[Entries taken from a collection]
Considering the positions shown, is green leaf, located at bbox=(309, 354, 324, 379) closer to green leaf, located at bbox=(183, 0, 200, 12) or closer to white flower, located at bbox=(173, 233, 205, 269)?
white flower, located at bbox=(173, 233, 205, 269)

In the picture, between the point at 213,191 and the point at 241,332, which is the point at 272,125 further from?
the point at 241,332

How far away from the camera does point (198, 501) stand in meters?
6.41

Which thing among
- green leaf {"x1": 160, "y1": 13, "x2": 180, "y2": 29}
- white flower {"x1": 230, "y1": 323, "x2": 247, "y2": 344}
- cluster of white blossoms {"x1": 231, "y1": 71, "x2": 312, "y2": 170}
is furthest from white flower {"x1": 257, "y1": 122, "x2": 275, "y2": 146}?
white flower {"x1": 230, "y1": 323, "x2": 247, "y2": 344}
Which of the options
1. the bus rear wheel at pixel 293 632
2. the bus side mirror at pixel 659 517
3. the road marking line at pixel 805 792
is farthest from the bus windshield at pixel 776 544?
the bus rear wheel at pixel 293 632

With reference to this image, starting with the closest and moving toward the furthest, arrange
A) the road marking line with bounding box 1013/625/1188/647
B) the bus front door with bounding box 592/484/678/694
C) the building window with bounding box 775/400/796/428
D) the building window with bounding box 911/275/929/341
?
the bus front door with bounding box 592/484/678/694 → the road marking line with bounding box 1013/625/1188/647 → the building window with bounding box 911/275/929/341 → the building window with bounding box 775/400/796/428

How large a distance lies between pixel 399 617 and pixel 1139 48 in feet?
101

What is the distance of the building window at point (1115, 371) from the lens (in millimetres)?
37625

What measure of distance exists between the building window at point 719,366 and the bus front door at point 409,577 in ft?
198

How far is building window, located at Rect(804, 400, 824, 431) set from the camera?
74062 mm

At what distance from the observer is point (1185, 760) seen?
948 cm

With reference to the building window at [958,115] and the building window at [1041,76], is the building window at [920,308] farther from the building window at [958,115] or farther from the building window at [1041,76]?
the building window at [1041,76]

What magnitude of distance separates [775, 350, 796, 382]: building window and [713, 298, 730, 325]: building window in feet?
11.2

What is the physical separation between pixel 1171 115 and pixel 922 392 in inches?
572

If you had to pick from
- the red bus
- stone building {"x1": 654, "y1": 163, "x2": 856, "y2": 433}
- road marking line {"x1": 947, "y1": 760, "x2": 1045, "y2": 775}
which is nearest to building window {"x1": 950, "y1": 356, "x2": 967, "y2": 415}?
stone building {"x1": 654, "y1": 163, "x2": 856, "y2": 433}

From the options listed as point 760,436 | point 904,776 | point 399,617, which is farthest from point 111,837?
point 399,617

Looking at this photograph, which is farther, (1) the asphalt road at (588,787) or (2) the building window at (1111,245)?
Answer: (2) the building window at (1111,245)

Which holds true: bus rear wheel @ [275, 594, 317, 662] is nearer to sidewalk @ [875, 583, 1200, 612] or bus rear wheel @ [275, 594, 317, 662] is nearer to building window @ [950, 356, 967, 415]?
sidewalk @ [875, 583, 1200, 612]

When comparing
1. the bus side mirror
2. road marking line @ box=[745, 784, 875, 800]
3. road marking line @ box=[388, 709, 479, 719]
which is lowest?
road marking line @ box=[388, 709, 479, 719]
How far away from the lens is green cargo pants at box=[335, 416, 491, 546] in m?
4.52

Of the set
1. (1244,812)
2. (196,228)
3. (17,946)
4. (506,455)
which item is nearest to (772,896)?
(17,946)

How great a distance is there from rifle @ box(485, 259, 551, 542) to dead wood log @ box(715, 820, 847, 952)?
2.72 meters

## WHAT TO PRODUCE
Arrange the lines as a Markdown table with columns Row and Line, numbering each row and leaving out blank lines. Begin at the line that contains "When comparing" and stop after the last line of the listing.

## CORRECT ANSWER
| Row | Line |
|---|---|
| 1 | When comparing |
| 2 | 1. the bus side mirror |
| 3 | 2. road marking line @ box=[745, 784, 875, 800] |
| 4 | 3. road marking line @ box=[388, 709, 479, 719] |
| 5 | which is lowest? |
| 6 | road marking line @ box=[388, 709, 479, 719] |
| 7 | How far away from the lens is green cargo pants at box=[335, 416, 491, 546] in m? |
| 8 | 4.52 |
| 9 | Of the set |
| 10 | 1. (1244,812) |
| 11 | 2. (196,228) |
| 12 | 3. (17,946) |
| 13 | 4. (506,455) |
| 14 | which item is nearest to (772,896)? |
| 15 | (17,946) |
| 16 | How great a distance is there from rifle @ box(485, 259, 551, 542) to dead wood log @ box(715, 820, 847, 952)? |
| 17 | 2.72 meters |